If you still want to proceed in trying out a weight loss pill, you may want to consider Alli. Alli is a FDA approved diet pill that works by blocking fat absorption, but it should only be used if you are seriously sticking to a very low fat diet otherwise the side effects can be embarrassing. You can find more information on this fat blocker in the following review of Alli. Another product that prevents fat absorption is Proactol.

If you are not planning to go on a low fat diet, you may want to try NuPhedrine. NuPhedrine contains bitter orange for its fat burning or thermogenic qualities, along with Hoodia Gordonii as appetite suppressant. As you may know, ephedra has been banned for use in weight loss pills. Many of the popular weight loss products were subsequently reformulated with bitter orange as replacement for ephedra. Although bitter orange is not as strong a stimulant as ephedra is, it is still a stimulant so do not take it unless you are healthy. Pay special attention to any predispositions for heart problems. NuPhedrine can be used with any diet. More information van be found in this review of NuPhedrine.

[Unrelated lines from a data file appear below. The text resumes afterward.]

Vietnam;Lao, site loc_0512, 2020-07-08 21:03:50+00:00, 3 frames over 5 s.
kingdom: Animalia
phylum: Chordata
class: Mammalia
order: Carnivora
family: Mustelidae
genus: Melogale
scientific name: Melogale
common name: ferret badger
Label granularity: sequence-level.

Does Alli work and what are the side effects?


Question: I find it really hard to lose weight, and think that I may lose weight faster with Alli? Does this diet pill actually work and what are the side effects?

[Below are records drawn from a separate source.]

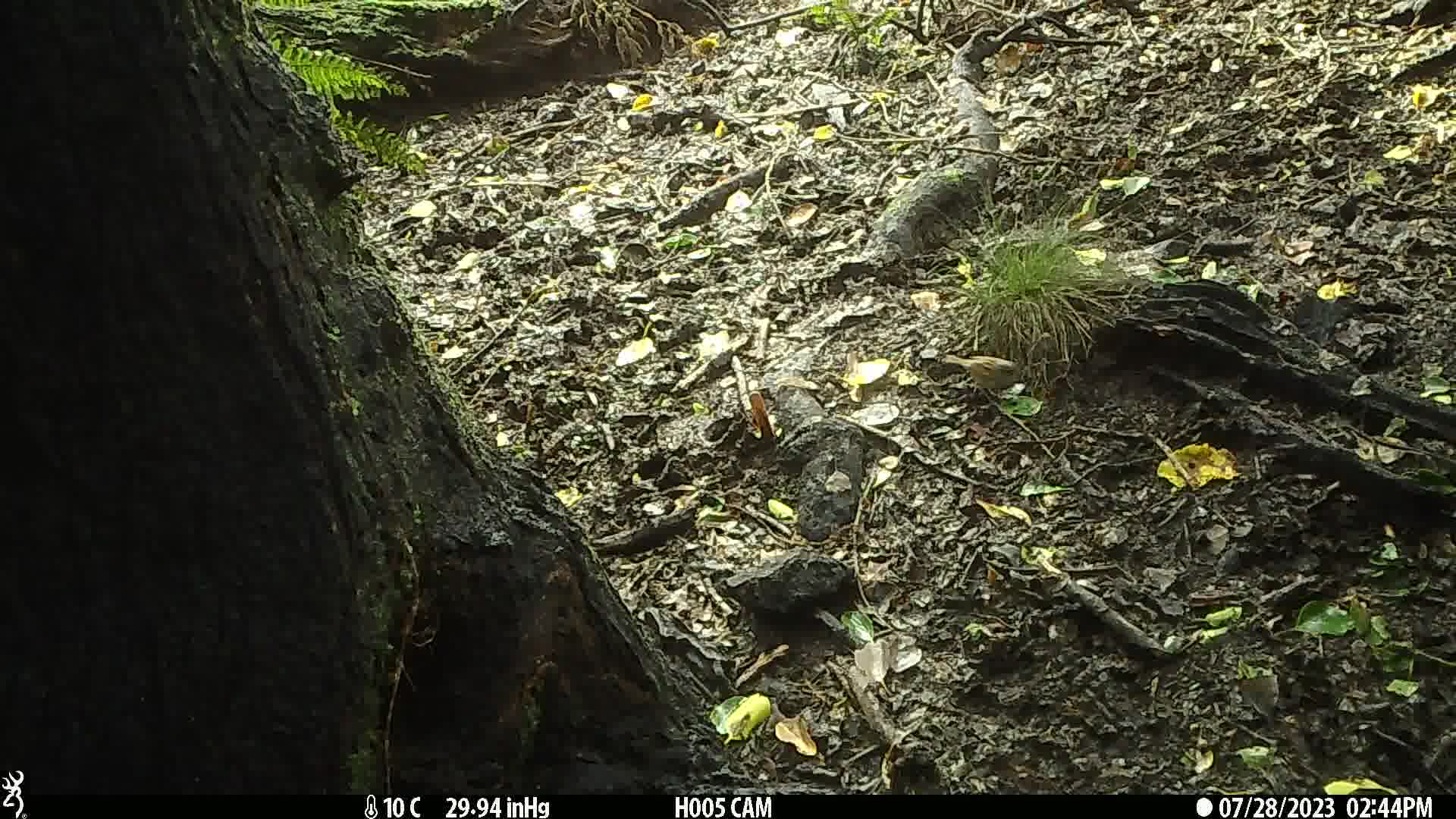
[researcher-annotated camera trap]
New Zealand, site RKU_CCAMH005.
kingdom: Animalia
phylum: Chordata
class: Aves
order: Passeriformes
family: Prunellidae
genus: Prunella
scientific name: Prunella modularis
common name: dunnock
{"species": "dunnock (Prunella modularis)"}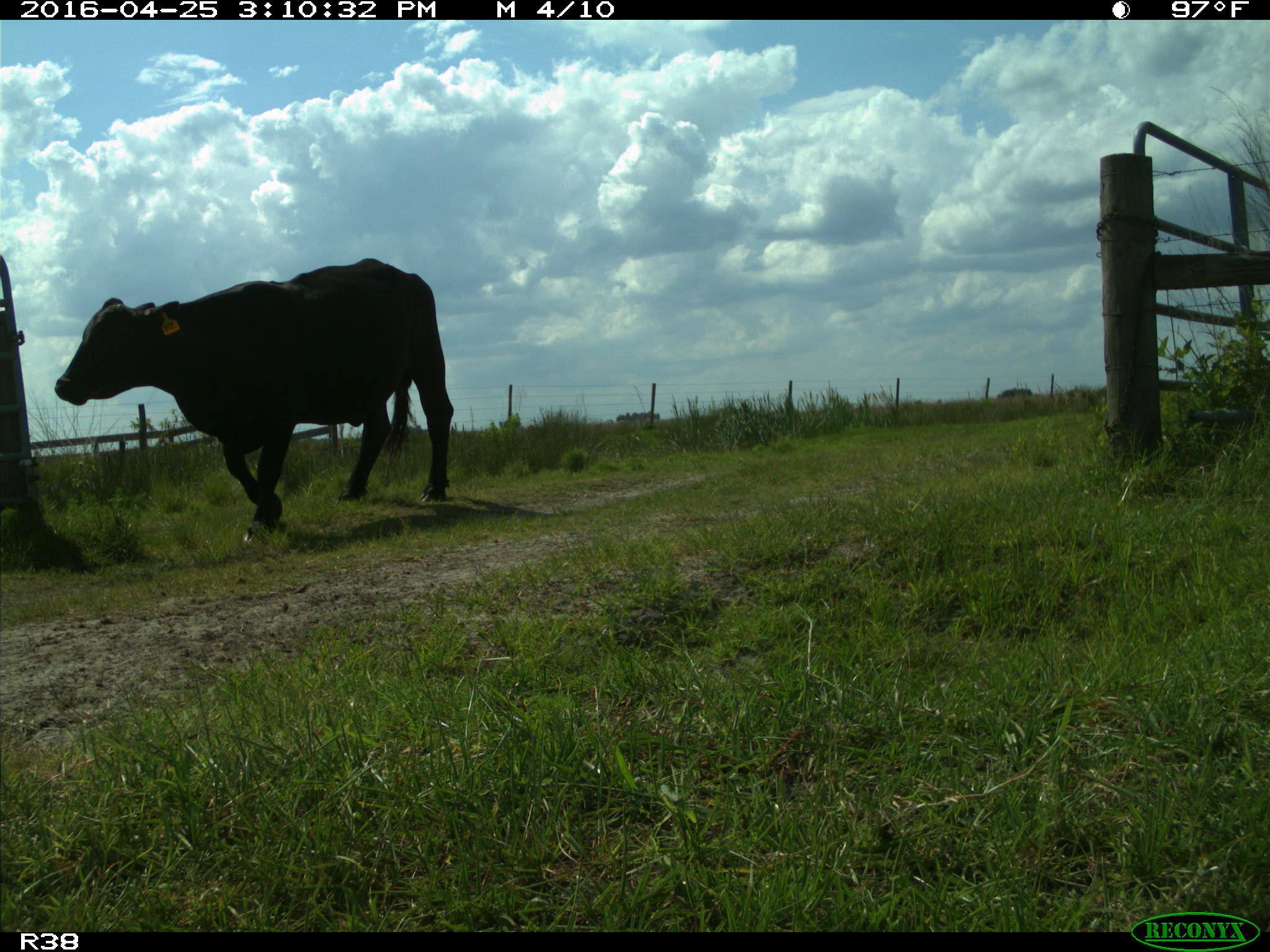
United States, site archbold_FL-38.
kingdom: Animalia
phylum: Chordata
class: Mammalia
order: Artiodactyla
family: Bovidae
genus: Bos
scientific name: Bos taurus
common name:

Answer: Alli is one of very few weight loss pills that are actually FDA approved, so it can be argued that it is safer for you than the majority of untested diet pills available on the market. Alli works by preventing your body from absorbing about 25% of your total fat intake; thereby reducing your daily calorie intake. Alli is in essence then a fat blocker. Clinical trials have shown that Alli can help you lose 50% more weight than you would have if you only followed a healthy low fat diet.

Because Alli works only on the digestive tract, its side effects are limited. If you do not stick to a low fat diet, the use of Alli it can have some very embarrassing side effects that may require you to start carrying around an extra pair of undies. If you stick to a low fat calorie controlled diet though, the only “side effect” should be that you may soon need to invest in new outfits!

Just remember – while Alli can only help you lose weight a bit faster, the real work is in making sure that you follow a healthy low fat diet. While Alli can provide that extra boost; it will not help you lose weight in any sustainable way unless you change your eating habits permanently.

More information on how this diet pill works can be found in this review of Alli. You may also find it helpful to track you calorie & fat intake using this free online food diary.

What is my BMI or Body Mass Index

Question: What does BMI mean and where can I get mine calculated?

Answer: Your Body Mass Index, or BMI, is an index used by medical professionals to determine whether you are in shape or not. It really is a ratio calculated using your height and weight. While your BMI offers a good starting point to assess how close you are to your healthy weight, it must used with care. The main disadvantage of using the BMI to assess body shape or obesity is that it is not that precise. It does not take into account bone structure or your lean muscle mass versus fat ratio. To compensate for these factors, BMI numbers should be interpreted in ranges. For example: if you are athletically built or have a heavy bone structure, your BMI is likely to be on the higher side of the normal range when you are at your ideal body weight; while your small-framed friend should ideally be on the lower side of the normal range. Remember that your goal should be to be healthy, not just skinny.

Categories for BMI are as follow:

  • Below 18.5 Underweight
  • 18.5 – 24.9 Healthy
  • 25.0 – 29.9 Overweight
  • 30.0 – 39.9 Obese
  • Over 40 Morbidly Obese

Find out how close you are to the normal range by using this free BMI calculator. The same weight loss support website also offers you a free ideal weight calculator that takes into account your bone structure.

BMI should not be used to assess weight problems in children, as it is only applicable to adult bodies.